Today we shall focus on the second most common running injury: iliotibial band syndrome. The symptoms usually show up as pain on the outside of the knee and sometimes in the hip. It can include swelling near the knee and pain or tightness anywhere along the IT band. Much like PFPS (runner's knee), the issue isn't a knee injury- its something stressing the knee from elsewhere. Injuries to the knee itself are actually pretty rare for runners.
What ITBS might be about
There are two main theories about what is happening in ITBS. One says the bottom of the IT band rubbing repeatedly against the bottom of the femur stresses it until there is inflammation, tissue breakdown, and a thickening of the band in that area. The other theory says the IT band doesn't actually move in that way- its really a layer of fatty tissue and looser connective tissue getting compressed between the IT Band and lower femur. Take your pick of those theories, but fortunately the causes and solutions are more clear.
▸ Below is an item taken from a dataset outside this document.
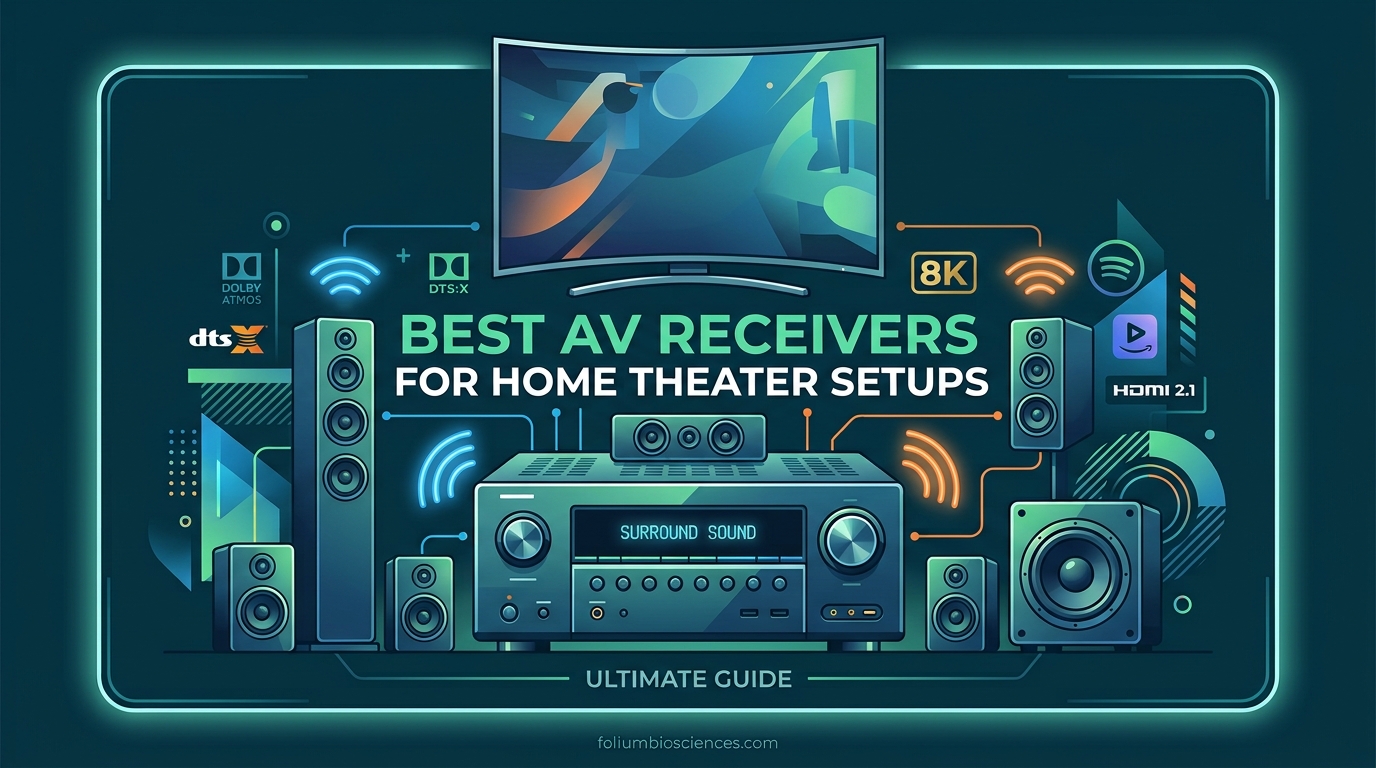Best AV Receivers for Home Theater Setups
The IT band can get injured for a variety of reasons. Anything that causes the knee to turn inward repeatedly can be an issue:
- running on banked surfaces
- like the sides of many roads,
- running downhill,
- weak hip stabilizers
- worn out shoes,
- too many track workouts in the same direction,
- or simply too much running.
Surprisingly, fast running is rarely the issue. In fact, some relaxed sprints during a run can even help with ITBS recovery in order to lose a little fitness as possible.
Preventing and Rehabbing ITBS
Weak hip stabilizers are an issue because it can cause the knee to turn inward and can result in ITBS. As such, the same exercises that help PFPS (link) will help with ITBS. Check out my article on PFPS for those exercises. There are also specific strength and coordination exercises that help ITBS syndrome. These are exercises such as side laying clams, hip hikes, hip thrusts, and pistol squats.
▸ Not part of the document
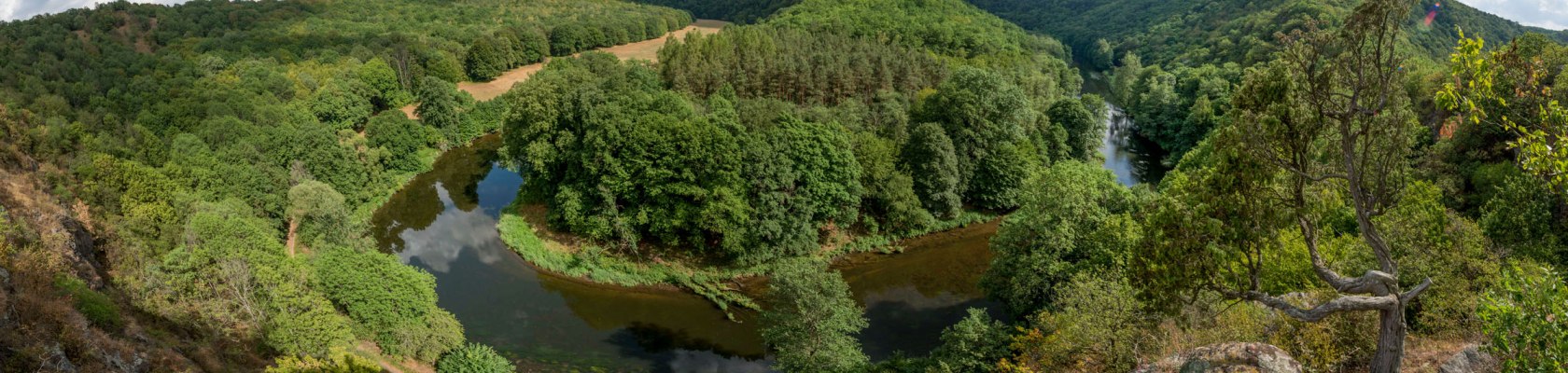 Nationalpark Thayatal, Ausblick vom Überstieg, © Waldviertel Tourismus, Studio Kerschbaum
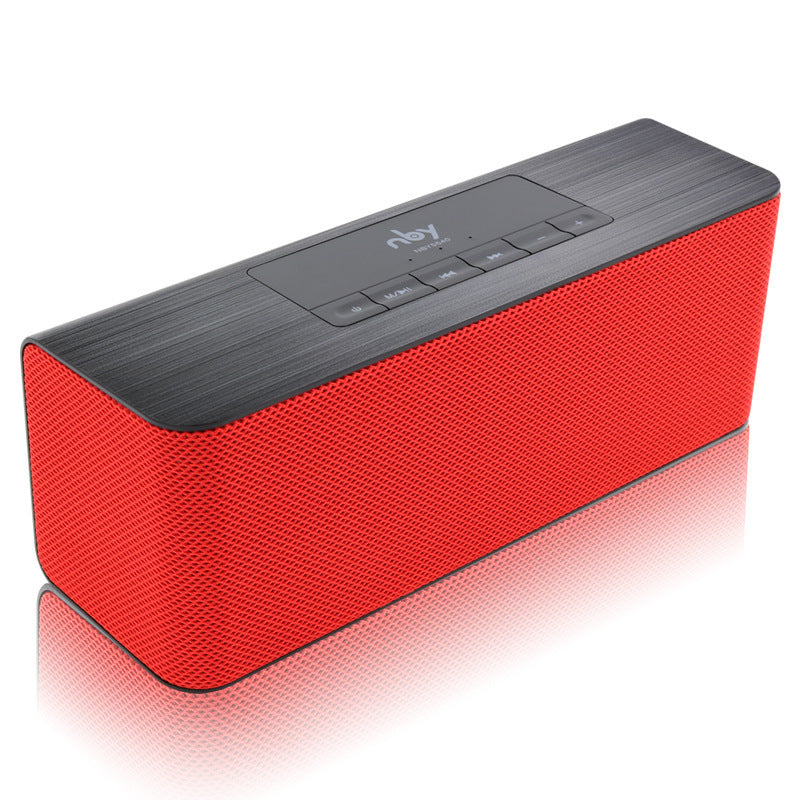 Portable Wireless Bluetooth Speaker - NBY5540 Mobile Phone Audio Device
Tight IT bands are usually a crucial component of ITBS as well. While a sports massage therapist might be the ultimate solution, the more realistic one is to get and use a foam roller. Lying on your side with your arms as support, you can lay on a foam roller to slowly roll up and down the IT band. Use as much pressure as you can handle while still being very careful to distinguish between good and bad pain (bad pain can sometimes be as simple as just too much pain). Pause at points along your hip flexors and IT band where you feel particularly tight or tender, and relax into that spot for at least a couple deep breaths.
So never fear, ITBS doesn't have to be the end of your running! Just be sure to keep your IT band from getting too tight, keep your hips strong, and train smart.